Уэнди продолжала рассказывать взахлеб о жизни Кембриджа, а я уже плохо слышала ее. Перед глазами вырастал самый прекрасный и чудесный город на планете. Город, где история, архитектура, люди – все служит на благо науки. Неужели такое возможно?! Каким же нужно быть счастливчиком, чтобы туда попасть!
– А иностранцев там много? – спросила я с надеждой.
– Много! – радостно улыбнулась Уэнди.
– А среди научных сотрудников и преподавателей? – не унималась я.
– Половина, – успокоила Уэнди.
– Даже среди филологов?! – уже почти на грани остановки главной мышцы в организме прошептала я.
– А чем филологи хуже? – искренне удивилась она. – У меня самой среди филологов много друзей.

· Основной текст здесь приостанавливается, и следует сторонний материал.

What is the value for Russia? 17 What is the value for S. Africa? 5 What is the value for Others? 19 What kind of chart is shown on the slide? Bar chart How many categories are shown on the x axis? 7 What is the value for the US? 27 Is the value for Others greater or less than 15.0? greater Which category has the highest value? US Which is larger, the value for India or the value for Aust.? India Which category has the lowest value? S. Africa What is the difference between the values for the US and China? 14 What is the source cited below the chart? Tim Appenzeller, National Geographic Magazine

После этого разговора меня как подменили. Пропали и отчаяние, и грусть. Вот что значит возрожденная надежда, вот что значит дать человеку шанс и заставить все мысли работать в одном направлении – поиска успеха. Я ничего не сказала о своих намерениях Артему – хотя письмами мы обменивались по-прежнему почти каждый день – и начала с небывалым энтузиазмом готовиться к атаке на британские научные центры. Про работу я практически забыла. Мало того – я еще и Уэнди отвлекала то и дело с просьбами посмотреть тот или иной пункт своего CV. С ее помощью мне удалось выгодно изложить суть диссертации и составить такой внушительный список своих опубликованных научных статей, вспомнив все, включая изданное еще в студенческую пору, что самой становилось страшно. Неужели я и в самом деле такая умная?! Проблема, как объяснила мне Уэнди, была только в том, что зарубежных публикаций у меня мало – всего две, да и те на французском. Нужно было срочно выпустить какие-нибудь статьи и в Англии. И я, с небывалой энергией, кинулась искать с помощью Уэнди подходящие для намеченного дела британские журналы. Пять статей были написаны за недельную бессонницу и отправлены адресатам. Две ушли с сопроводительным письмом от Уэнди к каким-то ее студенческим друзьям. Одно письмо я случайно прочитала, и оно меня растрогало до слез: «Майкл, привет! Как твои дела? Надеюсь, в порядке. В приложении посылаю небольшой материал для вашего университетского журнала. Прочти. Мне понравилось – очень современная и тонкая трактовка эротической прозы Аполлинера. Да и тема не затертая, уверяю тебя, читателю будет интересно. Говорю как журналист журналисту. Яна Семенова сейчас работает у нас. Целеустремленная и умная девушка. Она из тех людей, кто не сдается и добивается успеха, несмотря на трудности. Знаешь, если б я вдруг оказалась на ее месте, даже и не знаю, что бы со мной было. Но русские женщины, по-моему, сделаны из другого теста. Они все могут, на все готовы, ко всему способны. Подробнее объяснить не смогу – если когда-нибудь увидишь, сам поймешь. Будет время – пиши. Работы у нас уже немного, так что быстро отвечу. Удачи! Уэнди».